Этот термин, получивший впоследствии столь широкое распространение, своей популяностью гораздо в большей степени обязан ранним публицистическим работам Струве, чем движению 1874 года — так называемому «хождению в народ», — как это обычно утверждается даже некоторыми профессиональными историками[155]. Российские радикалы 1870-х и 1880-х годов, как правило, называли себя не народниками, а социалистами- (или социал-) революционерами. Слово «народники» было выдумано в 1876 году диссиденствующей фракцией социалистов-революционеров, отвергающих идею, породившую движение «хождения в народ», на том основании, что позыв интеллигенции учить народные массы рожден ее высокомерием. Эти подлинные народники были антиинтеллектуалами и антисоциалистами; сотворив себе кумира из человека из народа, они хотели у него учиться. Вместо того чтобы идти в деревню с целью агитации или распространения пропагандистской литературы, они просто жили среди крестьян, разделяя условия их жизни. Однако позднее, в 1880-х, этот термин распространился на все виды движений, во всеуслышание заявлявших о своей любви к народу, будь то анархисты, якобинцы или консерваторы (например, в 1880-х даже Достоевского иногда называли народником). В конце 1880-х и в начале 90-х годов Воронцов и Юзов-Каблиц попытались придать этому термину некоторую определенность, обозначив «народничество» как идеологию, которая поддерживает народные институты и отвергает любые попытки навязать народу социализм; но терминологическая неразбериха продолжалась.

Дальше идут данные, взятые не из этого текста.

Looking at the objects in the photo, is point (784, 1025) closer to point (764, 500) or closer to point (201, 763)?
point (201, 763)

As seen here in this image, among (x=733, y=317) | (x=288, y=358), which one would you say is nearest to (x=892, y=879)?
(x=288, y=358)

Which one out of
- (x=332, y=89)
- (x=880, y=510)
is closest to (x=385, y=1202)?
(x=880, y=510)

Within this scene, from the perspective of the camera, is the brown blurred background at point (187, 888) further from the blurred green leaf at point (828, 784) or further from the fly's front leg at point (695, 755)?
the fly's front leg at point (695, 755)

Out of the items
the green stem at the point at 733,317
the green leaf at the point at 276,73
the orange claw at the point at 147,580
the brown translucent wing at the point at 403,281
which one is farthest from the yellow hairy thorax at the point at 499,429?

Среди тех, кто способствовал этой неразберихе, были и первые социал-демократы. Плеханов, страстно стремившийся отделить себя и своих сотоварищей от членов других российских радикальных групп, начал называть «народниками» всех, кто, какими бы ни были их внутренние разногласия, были согласны с двумя идеями, по мнению Плеханова, несовместимыми с «научным» социализмом: во-первых, с тем, что интеллигенция играет решающую роль в деле исторического прогресса, и, во-вторых, с тем, что Россия может достичь социализма, миновав стадию капитализма[156]. Вера Засулич тоже иногда использовала это слово в том же значении в своей переписке с Энгельсом[157]. Но подобное использование этого слова в 1880-х все еще оставалось спорадическим; к тому времени еще не существовало концепции народничества как идеологии, обладающей своей исторической спецификой.
Эта концепция впервые была сформулирована Струве в его статьях 1892-94 годов, о которых у нас сейчас и пойдет речь. Его формулировка вскоре была принята другими социал-демократическими авторами, в том числе и Лениным, и после 1917 года стала атрибутом стандартных, как русских, так и западных, исторических словарей. Похоже, что употребление этого термина именно в этой трактовке укоренилось слишком глубоко, чтобы от него можно было когда-нибудь отказаться, однако не стоит забывать, что слово «народничество», трактуемое в столь свободной манере, по сути своей является не академическим, а полемическим термином, возникшим в пылу сражения между двумя боровшимися за влияние на общественное мнение политическими группами, в силу чего он в гораздо большей степени характеризует среду, в которой возник, чем феномен, на обозначение которого претендует.
Голод 1891-92 годов стал для Струве своего рода историческим водоразделом в ходе развития российской экономики. В мае 1892 года он писал из Граца Потресову, уехавшему исследовать пораженные голодом области: «Вы стоите теперь, так сказать, посреди материала о голоде и можете поэтому, я думаю, правильнее судить об его
Он горел желанием представить в печати свою «марксистскую» точку зрения на этот голод как на явление, знаменующее начало перехода России к зрелому капитализму. В конце 1891 года, перед отъездом в Грац, он сообщил Водену о своем намерении написать книгу, посвященную критике превалировавшей в то время точки зрения на пути экономического развития России и содержащей конструктивные предложения по поводу того, каким образом можно выйти из аграрного кризиса[159].
Но это было легче сказать, чем сделать. Если бы Струве изложил свои взгляды в виде книги, ему пришлось бы сражаться с государственной цензурой, имевшей большой опыт в выявлении политических идей, замаскированных под научные. А если бы он разбил эту книгу на несколько статей, то ему пришлось бы иметь дело с еще более грозным противником — неофициальной цензурой самих «народников», контролировавших все «прогрессивные» ежемесячники.